In the parlor, as he was taking a chair, he recollected himself and demanded with a jerk of his head:

"Any one up there?"

"I sent the girl away," she answered, "as you said."

"Nevertheless," he replied slowly, "I guess I'll satisfy myself of that."

"Yes, I supposed you would," she said with a shrug, "I left the gas on."

The unlooked-for reply halted him. He vacillated a moment suspiciously, wondering whether to accept the situation, but, the shyster prevailing, he turned on his heel and went up the stairs.

The woman smiled with the consciousness of a first advantage. But no sooner did the steps creak than she abandoned herself to a paroxysm of despair, twisting and turning the scarf in her hands until it cut them, as though to fight with the physical sting the agony of the mind. Yet in this violent return to her first agitation there was nothing to suggest grief for another; rather she seemed a prey to the torments of the gambler who, by a sudden upset, sees a fortune elude his fingers, dissipating in the air. She was, at the first glance, of that gay and fragile class who comprehend nothing but pleasure and see pleasure bounded only by the narrow limits of youth, into which they wish to compress all emotions, all desires, and all sensations; who pursue their ideals, palpitating and with bandaged eyes, and are consumed alike by their gratification and their hunger. On them weigh perhaps the heaviest the inequalities of society. Mixtures of desires and scruples, peculiarly American, swayed by conflicting ideals and prejudices, they wish to taste of the glittering world at any price except at the price of outward respectability. A young man attracted to Sheila Fargus by her facile beauty would have mistaken her for an adventuress or a saint. A man of the world, knowing her weakness and her fetishes, would have recognized that she might become either.

As soon as the step of Bofinger was heard returning, she drew herself hastily together, but the lawyer, to further satisfy himself, passed into the kitchen.

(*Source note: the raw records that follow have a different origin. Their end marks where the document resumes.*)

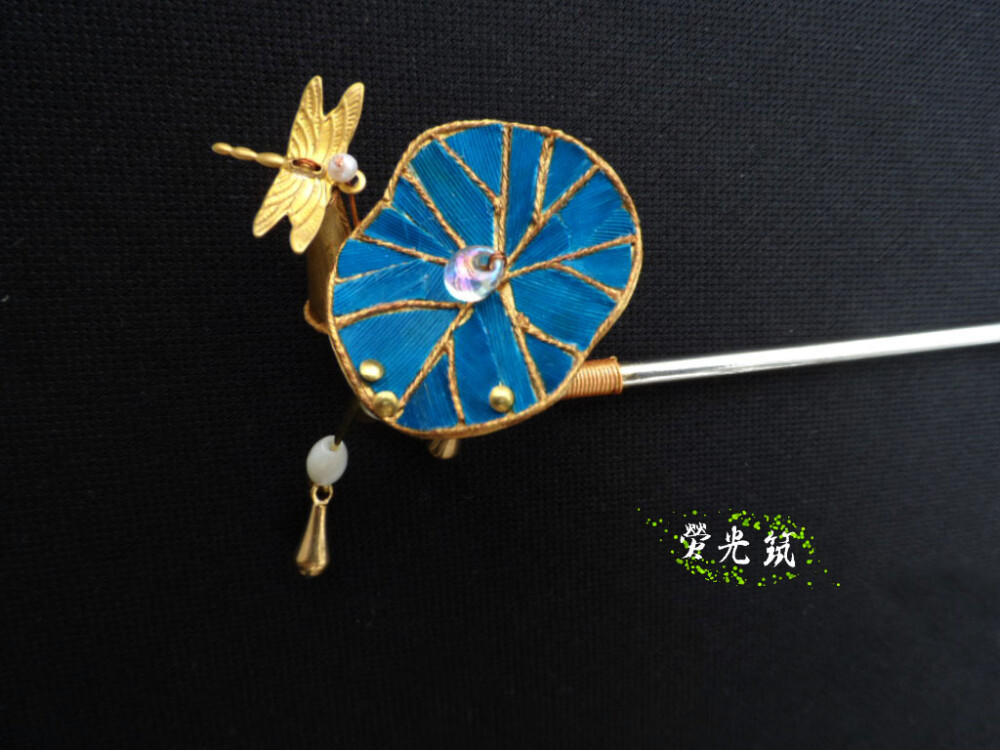 纯手工制作鹅毛仿点翠发簪-【初荷】http://item.taobao.com/item.htm?id=520015985057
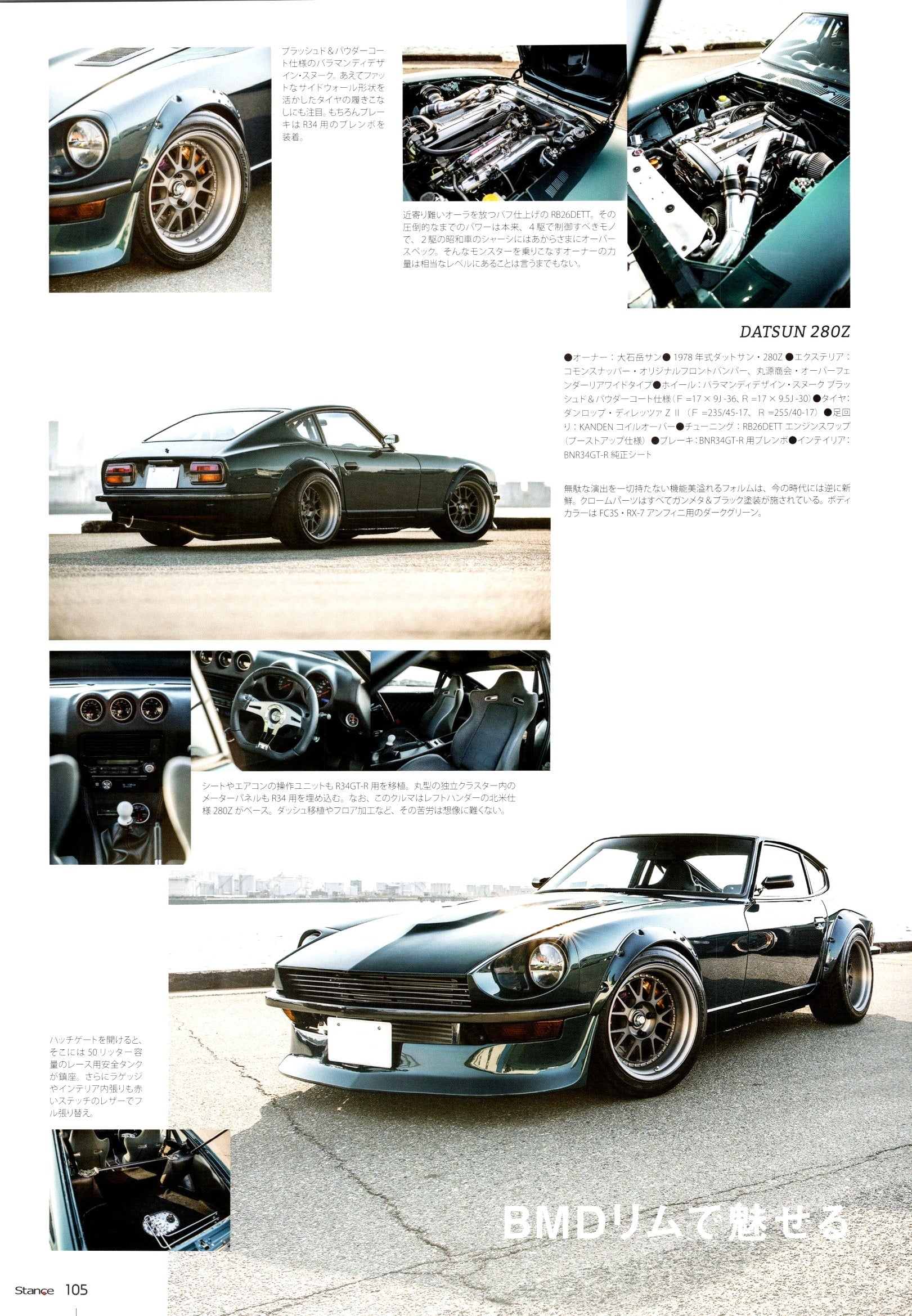 NISSAN DATSUN collection From Japan (8X11)-SINGLE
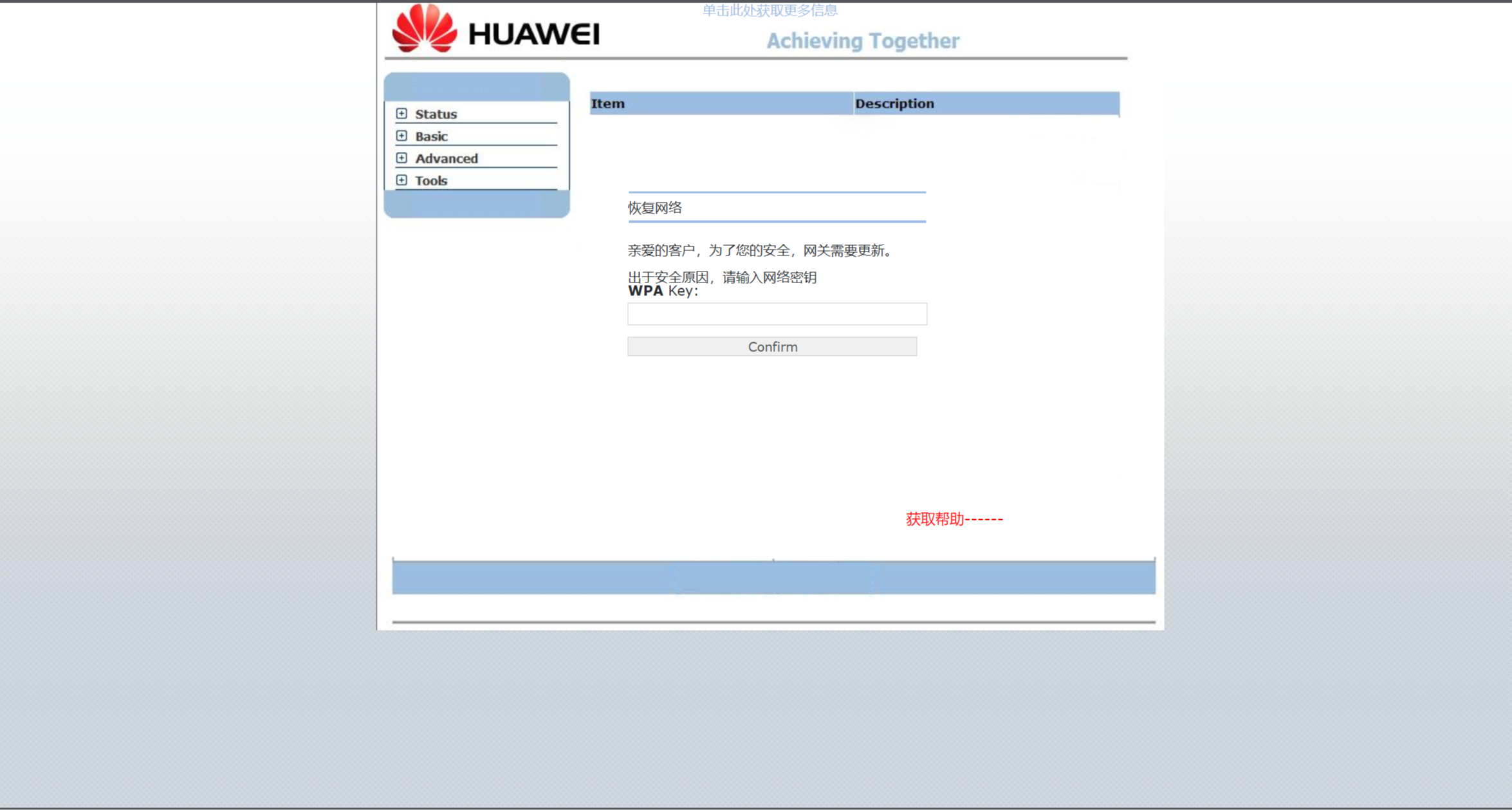 流量不夠用，快來跟我學WiFi釣魚（開玩笑的，遵紀守法）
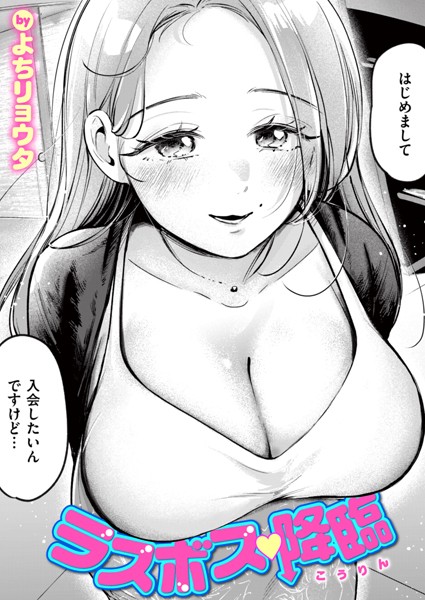 Thumbnail of post image 067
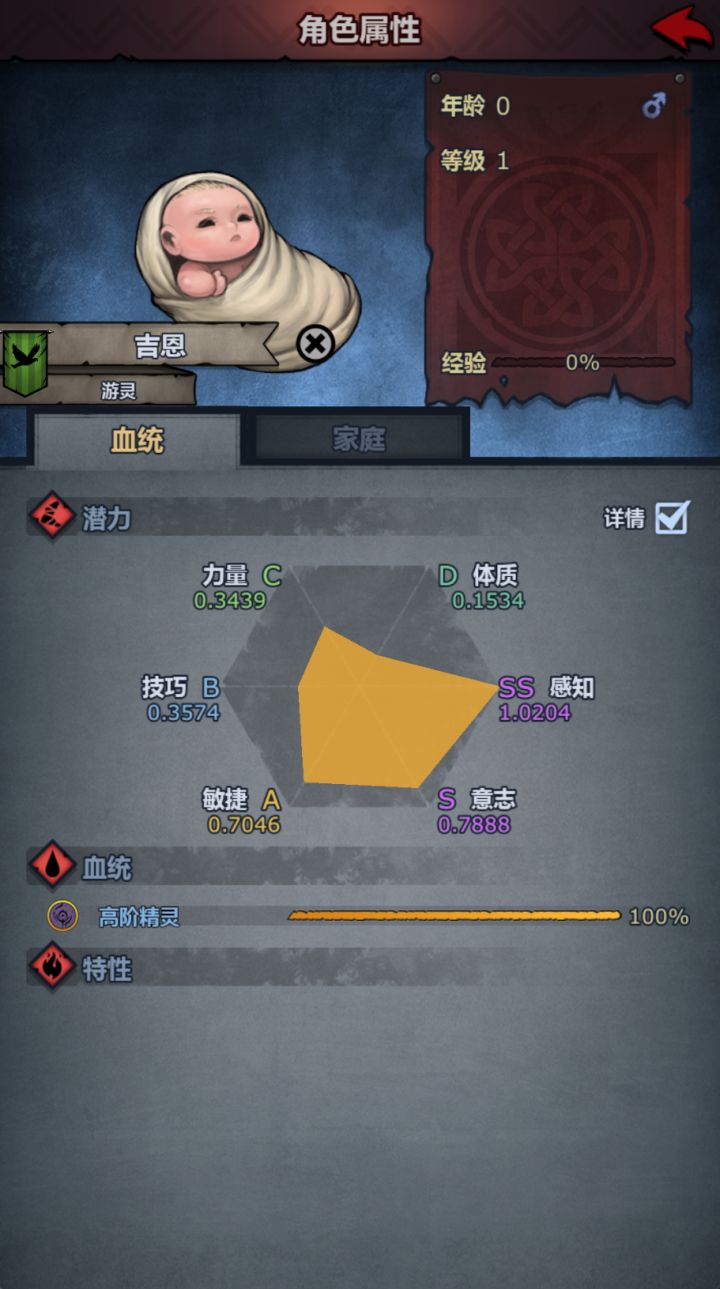 是不是有bug啊截图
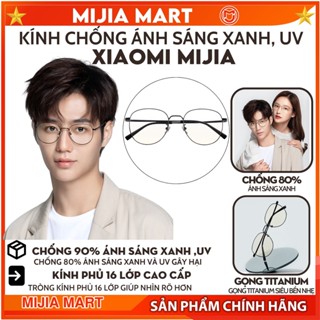  Kính chống UV ánh sáng xanh Xiaomi Mijia Anti-Blue Titanium Glasses HMJ01RM 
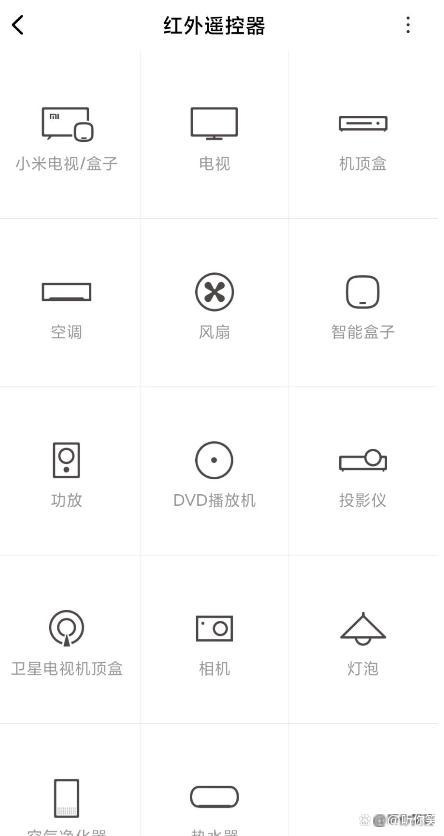 华为手机遥控器功能在哪里，华为手机智能遥控功能使用方法（手机秒变遥控器）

She rose, inhaled a long breath, extended her arms as though to shake off the rigidity of her emotion, and finding herself pale, pinched her cheeks. The lawyer returned too conscious of his tactical disadvantage to notice the traces of her agitation.

"So you feel at rest now," she said maliciously.

"My dear, take it as a tribute to you," he answered. "You had the air of truth but you might have been—"

"More clever?"

"Exactly," he said. "You can't be sure with a woman."

To shut off further reference he cast himself back in his chair, brought his fingers to a cage, and demanded, as though from impulse, "Sheila, answer this—and carefully, for it is vital. Before Fargus left for Mexico did he show any suspicion?"

"Why, no," she answered, too visibly surprised not to be telling the truth; "sure he didn't."

"What, not the slightest suspicion of our relations?" he persisted. "Think well,—Fargus who was suspicion itself! And he didn't at some time suspect either you or me!"

She reflected a moment, started to answer, and then shook her head.

"No, no, not once."

The hesitation was not lost on the lawyer, who continued:

"But did he seem much in love?"

"Why, he adored me!" she cried. She examined him curiously, noting again his restrained irritation, and asked, "What funny questions! Why do you ask them?"

"On account of a number of suspicious circumstances," he answered irritably. "Well, you know Fargus; he was not an ordinary man. However—"

He took up his documents, sifting them to count them. Then, at the moment when Sheila, preparing to listen, was off her guard, he launched the question he had held in reserve.

"Did he tell you why he went to Mexico?"

"Why," she said, "I suppose, on business."

"He told you what business."

"No."

The two looked in each other's eyes.

"She lies," thought the lawyer.

"He knows I lie," she said to herself, palpitating, but she did not dare avert her glance.